** Begin THE INPUT **

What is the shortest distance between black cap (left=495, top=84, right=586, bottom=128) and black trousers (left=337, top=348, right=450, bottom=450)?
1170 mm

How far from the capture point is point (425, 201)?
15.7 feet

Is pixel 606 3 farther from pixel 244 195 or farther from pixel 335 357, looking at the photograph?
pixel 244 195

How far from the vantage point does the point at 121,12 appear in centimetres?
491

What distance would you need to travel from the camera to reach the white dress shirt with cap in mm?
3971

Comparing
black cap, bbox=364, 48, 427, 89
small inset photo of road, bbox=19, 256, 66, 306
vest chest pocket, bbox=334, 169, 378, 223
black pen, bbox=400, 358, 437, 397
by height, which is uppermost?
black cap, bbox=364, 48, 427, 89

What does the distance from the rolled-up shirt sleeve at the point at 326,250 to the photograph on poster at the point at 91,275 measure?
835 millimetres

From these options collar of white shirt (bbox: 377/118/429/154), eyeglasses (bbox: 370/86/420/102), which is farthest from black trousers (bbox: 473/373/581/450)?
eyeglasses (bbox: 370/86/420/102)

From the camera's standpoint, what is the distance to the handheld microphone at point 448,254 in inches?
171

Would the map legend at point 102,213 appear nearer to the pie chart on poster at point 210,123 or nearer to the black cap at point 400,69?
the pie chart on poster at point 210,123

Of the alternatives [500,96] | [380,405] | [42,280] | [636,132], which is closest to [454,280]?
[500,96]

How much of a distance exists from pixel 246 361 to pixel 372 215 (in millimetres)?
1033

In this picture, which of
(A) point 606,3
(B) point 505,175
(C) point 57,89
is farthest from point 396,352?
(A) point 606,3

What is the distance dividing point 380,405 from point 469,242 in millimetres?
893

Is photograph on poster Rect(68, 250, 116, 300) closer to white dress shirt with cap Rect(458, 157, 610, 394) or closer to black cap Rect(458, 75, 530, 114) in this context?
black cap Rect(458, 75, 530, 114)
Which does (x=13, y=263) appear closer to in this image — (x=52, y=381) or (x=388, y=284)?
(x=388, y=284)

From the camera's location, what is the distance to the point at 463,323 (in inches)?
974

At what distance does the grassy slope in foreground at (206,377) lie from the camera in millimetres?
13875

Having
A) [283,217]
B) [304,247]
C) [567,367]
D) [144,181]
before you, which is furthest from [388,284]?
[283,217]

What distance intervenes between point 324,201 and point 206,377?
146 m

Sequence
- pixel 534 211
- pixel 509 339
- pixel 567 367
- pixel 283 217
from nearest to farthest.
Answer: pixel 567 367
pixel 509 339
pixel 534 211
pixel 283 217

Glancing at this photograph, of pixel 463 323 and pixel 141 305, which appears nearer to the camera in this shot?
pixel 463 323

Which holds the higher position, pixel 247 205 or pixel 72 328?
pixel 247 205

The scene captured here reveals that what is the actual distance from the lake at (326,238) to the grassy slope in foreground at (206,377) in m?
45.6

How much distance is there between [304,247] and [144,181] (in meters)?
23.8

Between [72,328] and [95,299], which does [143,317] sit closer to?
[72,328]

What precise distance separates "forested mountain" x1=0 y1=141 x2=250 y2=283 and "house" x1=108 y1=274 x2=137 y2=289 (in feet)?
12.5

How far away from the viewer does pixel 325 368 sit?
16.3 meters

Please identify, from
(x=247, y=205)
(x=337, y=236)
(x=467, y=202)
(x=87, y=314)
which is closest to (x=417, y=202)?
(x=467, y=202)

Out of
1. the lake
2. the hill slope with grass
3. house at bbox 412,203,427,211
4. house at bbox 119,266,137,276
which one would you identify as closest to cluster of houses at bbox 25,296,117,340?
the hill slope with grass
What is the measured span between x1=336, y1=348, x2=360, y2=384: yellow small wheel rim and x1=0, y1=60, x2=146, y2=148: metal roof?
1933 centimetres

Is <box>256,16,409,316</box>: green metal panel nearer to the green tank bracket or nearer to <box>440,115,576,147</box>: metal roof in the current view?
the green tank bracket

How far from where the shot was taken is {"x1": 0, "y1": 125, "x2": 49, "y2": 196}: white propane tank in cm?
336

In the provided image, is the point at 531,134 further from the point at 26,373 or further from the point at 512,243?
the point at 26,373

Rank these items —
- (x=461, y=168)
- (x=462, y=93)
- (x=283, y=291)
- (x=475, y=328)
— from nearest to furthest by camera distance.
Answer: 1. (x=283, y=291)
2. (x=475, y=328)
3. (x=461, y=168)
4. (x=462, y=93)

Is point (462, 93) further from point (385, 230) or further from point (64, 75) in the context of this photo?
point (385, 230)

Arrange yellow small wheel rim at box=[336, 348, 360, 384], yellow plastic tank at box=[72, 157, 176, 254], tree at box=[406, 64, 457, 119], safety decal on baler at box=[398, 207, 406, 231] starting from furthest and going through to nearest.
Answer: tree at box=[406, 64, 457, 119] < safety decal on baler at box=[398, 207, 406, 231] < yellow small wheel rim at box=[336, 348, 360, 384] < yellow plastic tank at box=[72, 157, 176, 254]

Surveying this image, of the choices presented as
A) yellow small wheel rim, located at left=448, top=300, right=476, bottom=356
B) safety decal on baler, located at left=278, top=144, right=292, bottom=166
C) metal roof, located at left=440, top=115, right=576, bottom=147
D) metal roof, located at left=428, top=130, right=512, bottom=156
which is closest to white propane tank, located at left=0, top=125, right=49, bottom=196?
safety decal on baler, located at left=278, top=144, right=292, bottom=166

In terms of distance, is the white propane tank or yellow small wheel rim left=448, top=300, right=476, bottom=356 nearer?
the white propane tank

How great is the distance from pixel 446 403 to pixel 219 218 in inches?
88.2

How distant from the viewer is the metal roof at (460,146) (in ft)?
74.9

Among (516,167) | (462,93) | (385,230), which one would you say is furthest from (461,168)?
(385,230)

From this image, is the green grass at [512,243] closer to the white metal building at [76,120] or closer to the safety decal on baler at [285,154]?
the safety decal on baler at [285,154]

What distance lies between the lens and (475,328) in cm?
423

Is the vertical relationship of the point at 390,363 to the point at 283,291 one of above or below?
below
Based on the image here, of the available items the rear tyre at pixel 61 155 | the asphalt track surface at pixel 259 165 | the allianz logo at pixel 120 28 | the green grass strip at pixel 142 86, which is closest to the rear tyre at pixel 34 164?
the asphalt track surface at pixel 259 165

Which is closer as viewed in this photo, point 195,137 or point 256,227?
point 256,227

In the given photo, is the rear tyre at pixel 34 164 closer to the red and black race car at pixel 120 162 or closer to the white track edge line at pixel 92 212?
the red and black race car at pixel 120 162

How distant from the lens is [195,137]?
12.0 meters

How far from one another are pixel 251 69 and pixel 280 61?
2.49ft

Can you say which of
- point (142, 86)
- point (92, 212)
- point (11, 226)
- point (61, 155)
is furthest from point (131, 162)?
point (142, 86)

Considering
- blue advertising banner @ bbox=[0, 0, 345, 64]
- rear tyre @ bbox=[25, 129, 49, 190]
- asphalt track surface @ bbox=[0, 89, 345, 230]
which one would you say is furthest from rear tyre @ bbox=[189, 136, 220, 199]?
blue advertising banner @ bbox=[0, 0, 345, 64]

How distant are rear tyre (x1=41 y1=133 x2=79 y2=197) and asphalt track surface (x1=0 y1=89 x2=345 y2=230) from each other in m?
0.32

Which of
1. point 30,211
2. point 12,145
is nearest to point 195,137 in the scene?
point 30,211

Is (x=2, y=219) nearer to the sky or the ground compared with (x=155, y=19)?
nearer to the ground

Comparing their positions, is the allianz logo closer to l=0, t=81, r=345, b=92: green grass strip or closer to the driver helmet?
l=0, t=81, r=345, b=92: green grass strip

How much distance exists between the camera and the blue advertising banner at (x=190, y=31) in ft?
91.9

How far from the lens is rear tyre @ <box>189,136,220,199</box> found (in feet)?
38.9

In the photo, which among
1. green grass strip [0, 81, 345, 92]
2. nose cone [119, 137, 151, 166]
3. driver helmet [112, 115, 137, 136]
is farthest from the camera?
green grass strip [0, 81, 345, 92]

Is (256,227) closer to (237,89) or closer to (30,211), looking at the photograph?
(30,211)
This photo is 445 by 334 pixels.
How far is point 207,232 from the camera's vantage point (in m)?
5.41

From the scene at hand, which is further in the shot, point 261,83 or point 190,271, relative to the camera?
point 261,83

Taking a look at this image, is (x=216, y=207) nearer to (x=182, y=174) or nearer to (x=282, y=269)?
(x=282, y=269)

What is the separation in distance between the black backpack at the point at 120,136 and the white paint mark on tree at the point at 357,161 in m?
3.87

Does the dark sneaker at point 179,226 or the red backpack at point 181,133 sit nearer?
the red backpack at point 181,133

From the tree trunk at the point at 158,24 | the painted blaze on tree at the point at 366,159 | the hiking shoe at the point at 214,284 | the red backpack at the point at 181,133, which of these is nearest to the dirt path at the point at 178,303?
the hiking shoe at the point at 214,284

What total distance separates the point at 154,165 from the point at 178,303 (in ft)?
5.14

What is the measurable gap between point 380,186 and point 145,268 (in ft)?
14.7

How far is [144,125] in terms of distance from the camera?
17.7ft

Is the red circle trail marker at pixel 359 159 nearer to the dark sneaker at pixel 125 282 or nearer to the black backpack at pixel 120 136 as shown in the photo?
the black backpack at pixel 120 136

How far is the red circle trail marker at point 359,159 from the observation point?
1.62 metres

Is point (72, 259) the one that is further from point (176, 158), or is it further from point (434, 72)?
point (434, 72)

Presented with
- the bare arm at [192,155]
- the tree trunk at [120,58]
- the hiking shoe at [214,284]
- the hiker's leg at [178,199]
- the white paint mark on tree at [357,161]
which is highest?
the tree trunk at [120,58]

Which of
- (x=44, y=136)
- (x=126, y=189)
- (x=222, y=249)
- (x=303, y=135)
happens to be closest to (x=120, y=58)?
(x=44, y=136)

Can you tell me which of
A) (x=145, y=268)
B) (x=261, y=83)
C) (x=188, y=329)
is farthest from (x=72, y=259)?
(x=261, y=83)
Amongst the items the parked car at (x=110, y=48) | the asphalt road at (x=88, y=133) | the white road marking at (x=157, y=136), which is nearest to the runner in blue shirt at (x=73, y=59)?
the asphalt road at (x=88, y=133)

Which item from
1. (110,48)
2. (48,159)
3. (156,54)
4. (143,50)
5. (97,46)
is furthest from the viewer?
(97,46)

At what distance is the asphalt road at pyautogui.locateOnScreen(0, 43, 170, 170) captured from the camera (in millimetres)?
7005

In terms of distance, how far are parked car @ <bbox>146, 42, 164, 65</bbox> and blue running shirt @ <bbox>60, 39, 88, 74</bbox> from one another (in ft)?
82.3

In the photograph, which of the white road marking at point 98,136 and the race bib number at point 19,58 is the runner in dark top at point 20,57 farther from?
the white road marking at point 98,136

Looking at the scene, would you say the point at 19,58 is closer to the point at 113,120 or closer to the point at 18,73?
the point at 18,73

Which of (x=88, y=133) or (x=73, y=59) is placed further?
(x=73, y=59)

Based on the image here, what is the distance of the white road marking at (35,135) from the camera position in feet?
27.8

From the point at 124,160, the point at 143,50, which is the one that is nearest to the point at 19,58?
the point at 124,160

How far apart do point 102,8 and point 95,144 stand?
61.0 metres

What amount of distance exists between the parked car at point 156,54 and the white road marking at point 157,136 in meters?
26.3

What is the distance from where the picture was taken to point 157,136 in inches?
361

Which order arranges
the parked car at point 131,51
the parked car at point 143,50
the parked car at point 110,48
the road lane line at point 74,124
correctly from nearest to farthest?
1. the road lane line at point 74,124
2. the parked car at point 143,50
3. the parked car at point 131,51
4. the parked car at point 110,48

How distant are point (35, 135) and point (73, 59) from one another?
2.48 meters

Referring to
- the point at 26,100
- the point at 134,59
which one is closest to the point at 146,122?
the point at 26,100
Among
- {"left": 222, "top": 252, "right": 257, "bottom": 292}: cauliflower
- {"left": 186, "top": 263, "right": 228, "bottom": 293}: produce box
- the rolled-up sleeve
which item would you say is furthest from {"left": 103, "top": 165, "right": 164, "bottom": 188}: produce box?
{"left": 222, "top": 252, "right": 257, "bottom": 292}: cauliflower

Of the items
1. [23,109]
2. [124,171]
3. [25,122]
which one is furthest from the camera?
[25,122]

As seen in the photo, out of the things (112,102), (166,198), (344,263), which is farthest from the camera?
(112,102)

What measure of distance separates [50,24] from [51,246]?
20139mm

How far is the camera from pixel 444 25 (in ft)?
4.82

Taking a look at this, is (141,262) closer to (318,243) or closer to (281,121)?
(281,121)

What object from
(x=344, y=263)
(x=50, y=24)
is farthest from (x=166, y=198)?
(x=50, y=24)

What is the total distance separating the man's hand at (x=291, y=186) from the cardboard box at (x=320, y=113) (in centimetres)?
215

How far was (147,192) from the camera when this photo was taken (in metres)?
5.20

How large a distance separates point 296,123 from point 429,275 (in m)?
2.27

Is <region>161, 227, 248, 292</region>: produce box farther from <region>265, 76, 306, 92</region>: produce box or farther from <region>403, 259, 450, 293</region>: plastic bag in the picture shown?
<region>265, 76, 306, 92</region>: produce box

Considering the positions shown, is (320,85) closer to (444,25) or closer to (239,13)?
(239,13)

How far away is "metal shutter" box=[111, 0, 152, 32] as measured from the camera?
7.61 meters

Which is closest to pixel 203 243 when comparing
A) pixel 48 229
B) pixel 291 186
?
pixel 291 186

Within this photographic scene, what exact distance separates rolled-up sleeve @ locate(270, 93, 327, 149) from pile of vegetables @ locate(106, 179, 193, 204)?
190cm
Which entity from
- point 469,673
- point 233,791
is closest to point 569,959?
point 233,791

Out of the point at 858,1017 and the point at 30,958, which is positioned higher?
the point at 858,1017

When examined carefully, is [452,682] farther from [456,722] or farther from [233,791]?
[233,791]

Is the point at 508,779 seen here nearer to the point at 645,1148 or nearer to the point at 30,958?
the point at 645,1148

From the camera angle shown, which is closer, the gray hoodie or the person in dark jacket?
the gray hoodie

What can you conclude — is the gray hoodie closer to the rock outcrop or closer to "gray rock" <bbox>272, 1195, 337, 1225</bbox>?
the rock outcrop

** End THE INPUT **

## AIM OF THE TASK
Rewrite the lines of the items as a numbered list, starting with the line that contains "How far away is" and continuing through the final line of the items. Include both of these lines and leave out any blank lines.

## RESULT
1. How far away is "metal shutter" box=[111, 0, 152, 32] as measured from the camera?
2. 7.61 meters
3. Which is closest to pixel 203 243 when comparing
4. A) pixel 48 229
5. B) pixel 291 186
6. ?
7. pixel 291 186
8. Within this photographic scene, what exact distance separates rolled-up sleeve @ locate(270, 93, 327, 149) from pile of vegetables @ locate(106, 179, 193, 204)?
9. 190cm
10. Which entity from
11. - point 469,673
12. - point 233,791
13. is closest to point 569,959?
14. point 233,791
15. Out of the point at 858,1017 and the point at 30,958, which is positioned higher?
16. the point at 858,1017
17. When examined carefully, is [452,682] farther from [456,722] or farther from [233,791]?
18. [233,791]
19. Is the point at 508,779 seen here nearer to the point at 645,1148 or nearer to the point at 30,958?
20. the point at 645,1148
21. From the camera angle shown, which is closer, the gray hoodie or the person in dark jacket?
22. the gray hoodie
23. What can you conclude — is the gray hoodie closer to the rock outcrop or closer to "gray rock" <bbox>272, 1195, 337, 1225</bbox>?
24. the rock outcrop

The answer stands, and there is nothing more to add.